**GOAL OF THE EXERCISE:**
Convert the caption lines of these entries into a JSON list of strings, with one string per line and blank lines omitted. Keep the pictures out of the answer.
· · · · ·
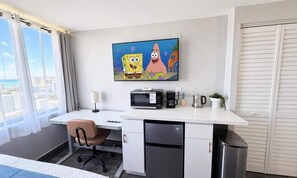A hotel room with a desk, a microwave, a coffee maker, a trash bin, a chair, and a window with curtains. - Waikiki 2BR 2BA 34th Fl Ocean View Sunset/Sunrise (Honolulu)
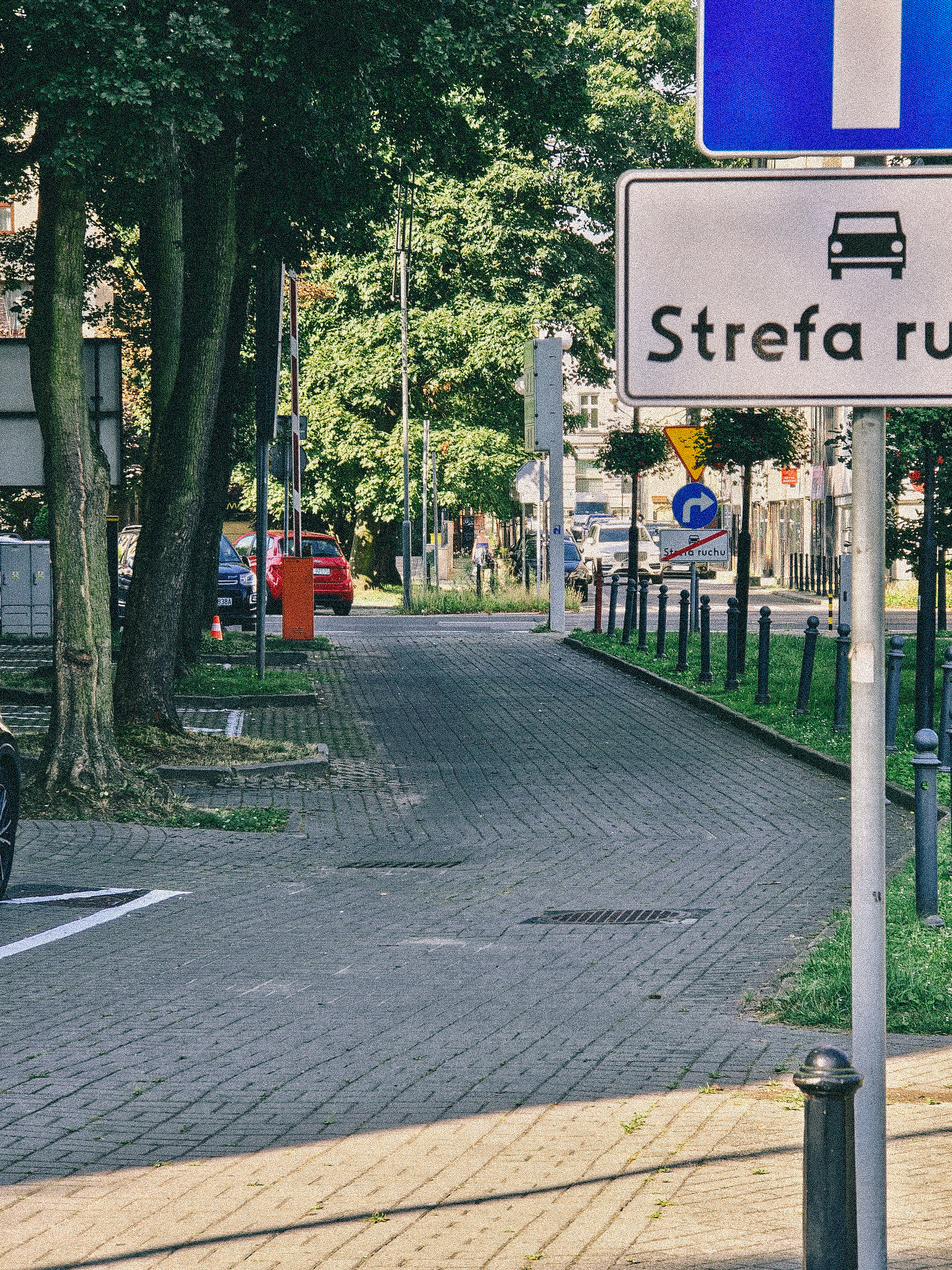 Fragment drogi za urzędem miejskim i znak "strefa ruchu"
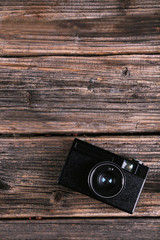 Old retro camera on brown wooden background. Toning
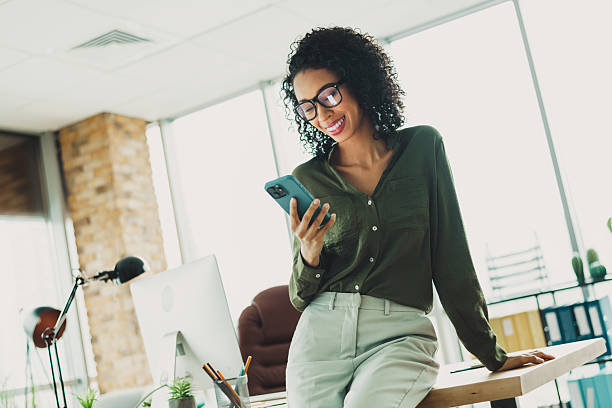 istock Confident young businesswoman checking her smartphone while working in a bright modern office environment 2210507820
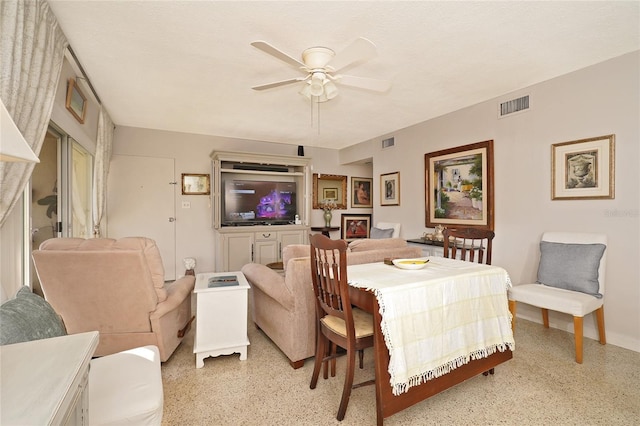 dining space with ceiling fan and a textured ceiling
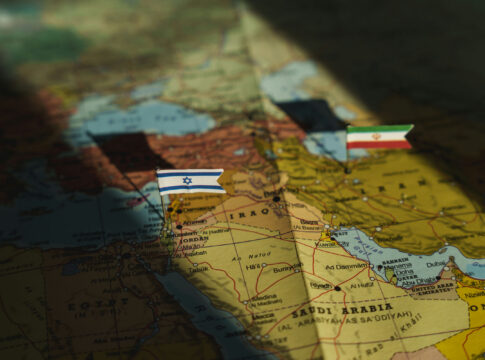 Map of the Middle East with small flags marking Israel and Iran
· · · · ·
**COMPLETED TASK:**
[
  "A hotel room with a desk, a microwave, a coffee maker, a trash bin, a chair, and a window with curtains. - Waikiki 2BR 2BA 34th Fl Ocean View Sunset/Sunrise (Honolulu)",
  " Fragment drogi za urzędem miejskim i znak \"strefa ruchu\"",
  " Old retro camera on brown wooden background. Toning",
  " istock Confident young businesswoman checking her smartphone while working in a bright modern office environment 2210507820",
  " dining space with ceiling fan and a textured ceiling",
  " Map of the Middle East with small flags marking Israel and Iran"
]